San Andres é velha conhecida da galera que fica acompanhando passagens aéreas promocionais aqui no Brasil. Direto saem promoções para lá a preços bem atraentes e foi em uma promoção dessas que acabei comprando a minha passagem para lá.
Estava um pouco atarefado com milhares de coisas para fazer e acabou que não deu muito tempo de pesquisar sobre o lugar, mas quando olhei, uma ilhazinha, pequena, no meio do Caribe, imaginei que iria ter uma experiência semelhante com Los Roques na Venezuela (Pode conferir meu post sobre o lugar clicando aqui) ou Fernando de Noronha aqui no Brasil (meus posts sobre Noronha podem serconferidos aqui). Um lugar idílico, paradisíaco, com praias de areias brancas e mar azul-turquesa.
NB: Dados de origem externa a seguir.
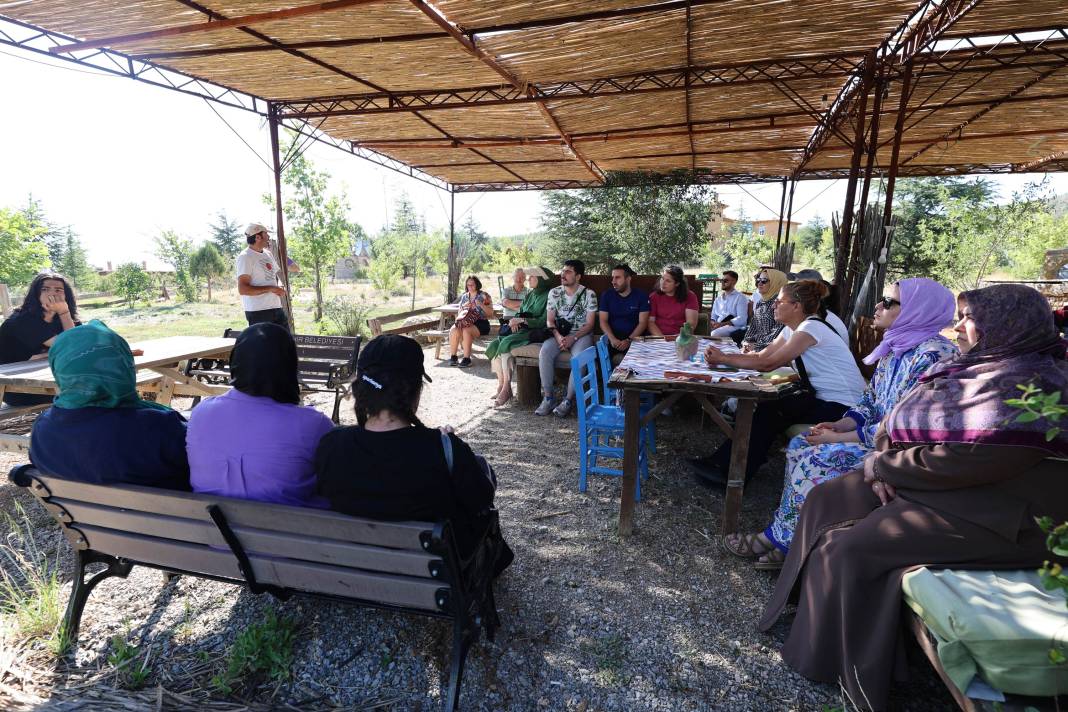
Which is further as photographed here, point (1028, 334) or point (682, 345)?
point (682, 345)

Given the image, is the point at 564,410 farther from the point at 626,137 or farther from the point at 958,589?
the point at 626,137

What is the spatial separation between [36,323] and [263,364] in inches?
134

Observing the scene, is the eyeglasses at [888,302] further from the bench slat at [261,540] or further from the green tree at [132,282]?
the green tree at [132,282]

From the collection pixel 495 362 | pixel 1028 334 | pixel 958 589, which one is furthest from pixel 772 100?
pixel 958 589

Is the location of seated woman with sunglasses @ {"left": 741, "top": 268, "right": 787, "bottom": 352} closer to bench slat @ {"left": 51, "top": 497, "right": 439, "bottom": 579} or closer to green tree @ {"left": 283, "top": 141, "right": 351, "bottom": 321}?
bench slat @ {"left": 51, "top": 497, "right": 439, "bottom": 579}

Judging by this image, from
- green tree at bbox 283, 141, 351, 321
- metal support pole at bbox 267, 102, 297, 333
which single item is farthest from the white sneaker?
green tree at bbox 283, 141, 351, 321

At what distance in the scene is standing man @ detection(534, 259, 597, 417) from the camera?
5320 millimetres

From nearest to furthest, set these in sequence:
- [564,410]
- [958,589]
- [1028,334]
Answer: [958,589] → [1028,334] → [564,410]

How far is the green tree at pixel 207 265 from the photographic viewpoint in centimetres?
2532

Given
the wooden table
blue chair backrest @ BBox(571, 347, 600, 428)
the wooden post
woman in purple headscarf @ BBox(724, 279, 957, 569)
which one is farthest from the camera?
the wooden post

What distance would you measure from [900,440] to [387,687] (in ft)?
6.95

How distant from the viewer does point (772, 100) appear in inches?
282

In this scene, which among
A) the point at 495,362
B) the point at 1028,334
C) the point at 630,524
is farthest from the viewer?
the point at 495,362

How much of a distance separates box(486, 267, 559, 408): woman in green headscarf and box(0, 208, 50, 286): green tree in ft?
43.2
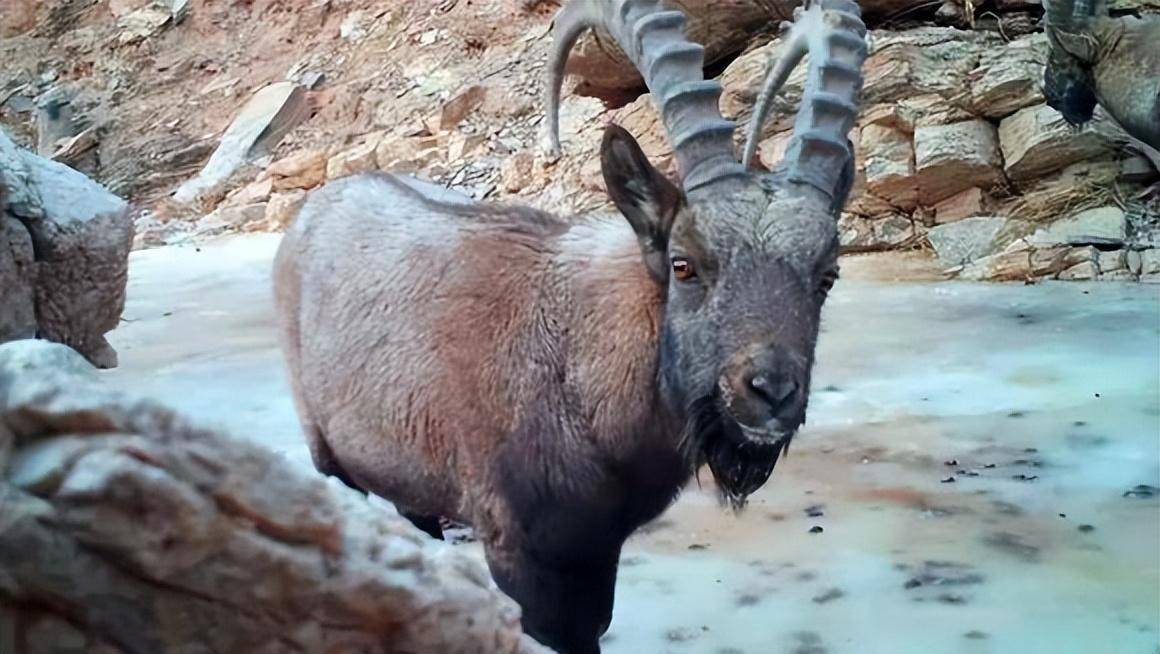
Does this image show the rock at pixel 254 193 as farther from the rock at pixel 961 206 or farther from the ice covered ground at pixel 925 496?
the rock at pixel 961 206

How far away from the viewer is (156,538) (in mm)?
1125

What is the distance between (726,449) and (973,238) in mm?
7553

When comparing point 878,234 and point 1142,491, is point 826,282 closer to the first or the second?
point 1142,491

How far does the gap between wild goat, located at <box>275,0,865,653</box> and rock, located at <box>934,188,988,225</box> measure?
7.13 metres

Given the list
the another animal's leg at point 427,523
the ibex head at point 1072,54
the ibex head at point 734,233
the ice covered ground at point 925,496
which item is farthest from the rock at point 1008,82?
the another animal's leg at point 427,523

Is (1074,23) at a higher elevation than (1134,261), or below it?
higher

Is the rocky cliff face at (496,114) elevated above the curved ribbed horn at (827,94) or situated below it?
Result: below

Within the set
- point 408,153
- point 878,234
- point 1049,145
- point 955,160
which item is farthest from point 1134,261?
point 408,153

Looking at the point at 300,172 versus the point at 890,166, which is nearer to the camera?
the point at 890,166

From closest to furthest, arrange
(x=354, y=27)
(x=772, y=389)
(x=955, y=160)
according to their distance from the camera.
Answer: (x=772, y=389) < (x=955, y=160) < (x=354, y=27)

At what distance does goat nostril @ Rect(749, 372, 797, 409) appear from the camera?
9.21 ft

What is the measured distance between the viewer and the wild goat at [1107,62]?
627 cm

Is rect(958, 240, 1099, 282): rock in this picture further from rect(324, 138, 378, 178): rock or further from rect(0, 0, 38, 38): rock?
rect(0, 0, 38, 38): rock

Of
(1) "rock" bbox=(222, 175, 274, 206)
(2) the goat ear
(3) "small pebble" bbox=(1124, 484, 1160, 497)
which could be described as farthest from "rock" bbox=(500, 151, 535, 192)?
(2) the goat ear
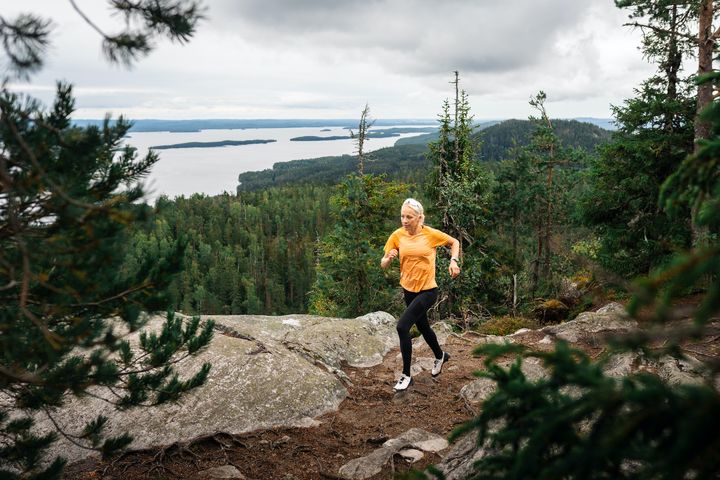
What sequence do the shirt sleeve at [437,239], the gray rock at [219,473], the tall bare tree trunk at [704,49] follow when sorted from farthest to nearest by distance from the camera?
the tall bare tree trunk at [704,49], the shirt sleeve at [437,239], the gray rock at [219,473]

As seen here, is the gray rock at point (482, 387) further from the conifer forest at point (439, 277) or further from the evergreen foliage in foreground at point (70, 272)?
the evergreen foliage in foreground at point (70, 272)

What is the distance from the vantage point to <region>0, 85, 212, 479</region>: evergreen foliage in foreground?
8.80 feet

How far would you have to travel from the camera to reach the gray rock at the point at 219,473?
15.2ft

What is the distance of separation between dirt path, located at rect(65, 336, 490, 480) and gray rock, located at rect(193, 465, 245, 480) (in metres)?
0.11

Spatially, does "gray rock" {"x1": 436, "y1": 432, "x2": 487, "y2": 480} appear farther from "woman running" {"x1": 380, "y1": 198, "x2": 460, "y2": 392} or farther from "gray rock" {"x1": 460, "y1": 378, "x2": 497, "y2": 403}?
"gray rock" {"x1": 460, "y1": 378, "x2": 497, "y2": 403}

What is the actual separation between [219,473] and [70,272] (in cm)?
281

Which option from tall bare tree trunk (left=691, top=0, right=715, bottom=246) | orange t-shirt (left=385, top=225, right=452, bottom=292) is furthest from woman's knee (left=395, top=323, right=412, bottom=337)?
tall bare tree trunk (left=691, top=0, right=715, bottom=246)

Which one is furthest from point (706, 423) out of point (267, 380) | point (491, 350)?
point (267, 380)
O carro de turista em San Andres é esse. Todo mundo aluga carrinho de golfe para ficar dando volta pela ilha… Direto pegávamos carona..
Capacete para a galera de moto é algo inexistente e motos com duas ou três crianças super existentes…
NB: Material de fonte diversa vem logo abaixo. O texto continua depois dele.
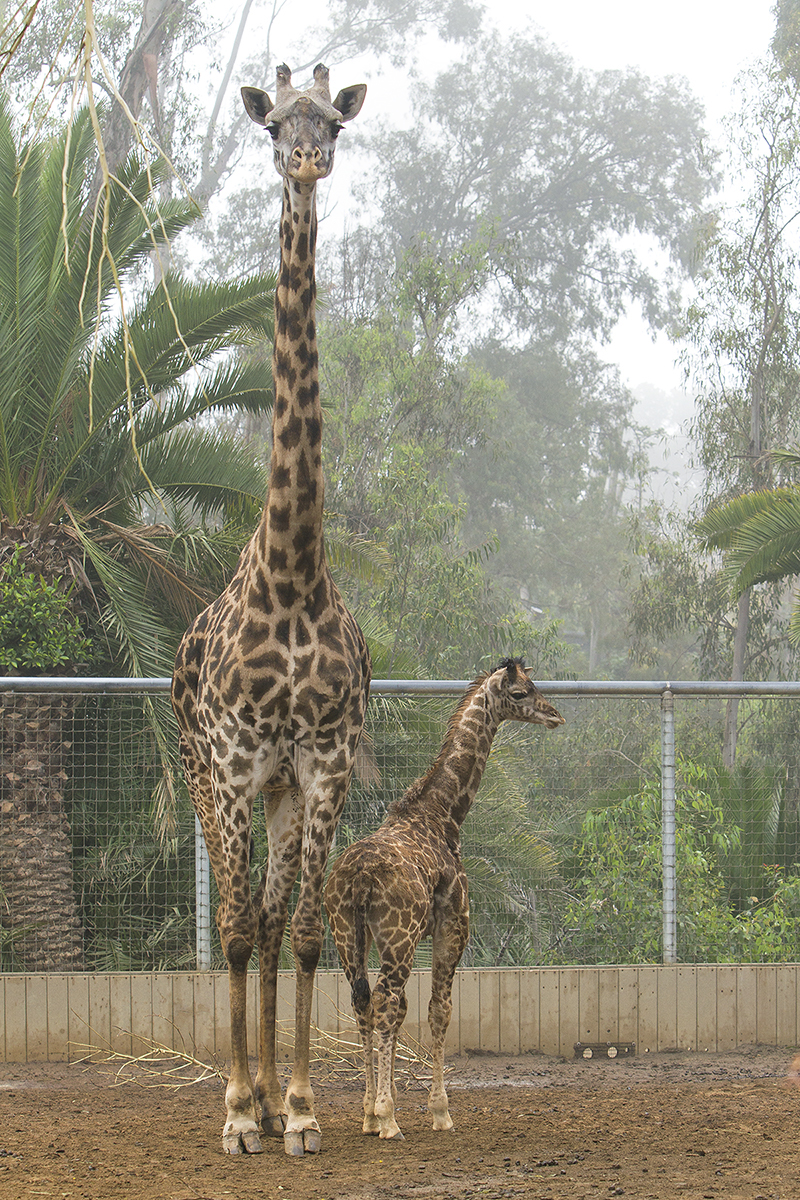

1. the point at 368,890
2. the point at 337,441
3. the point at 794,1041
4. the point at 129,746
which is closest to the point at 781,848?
the point at 794,1041

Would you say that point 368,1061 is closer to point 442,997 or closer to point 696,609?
point 442,997

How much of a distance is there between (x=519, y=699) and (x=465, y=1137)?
2210mm

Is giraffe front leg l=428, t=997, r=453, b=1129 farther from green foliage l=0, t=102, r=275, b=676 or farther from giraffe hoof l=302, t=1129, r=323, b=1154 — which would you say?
green foliage l=0, t=102, r=275, b=676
Galera brincando com escafandro
Cara, eu não poderia estar mais enganado.
Realmente, as praias de lá são bem bonitas e o mar realmente é bem azul, agora minha previsão ficou por aí. O lugar originalmente é paradisíaco. Originalmente. Onde você vai, é gente, gente, gente para todo lado. Vai fazer um snorkel? Você vai ver mais gente do que peixe. Mergulho? Pode ter a sorte de fazer com poucas pessoas, como meu primeiro, ou com quase 10 não certificados, o famoso “batismo”, e comprometer o seu mergulho devido ao grupo não sair do lugar porque o pessoal fica debaixo d´água se debatendo como um pato (sim, na primeira vez todo mundo fica assim, por isso existe o curso =P).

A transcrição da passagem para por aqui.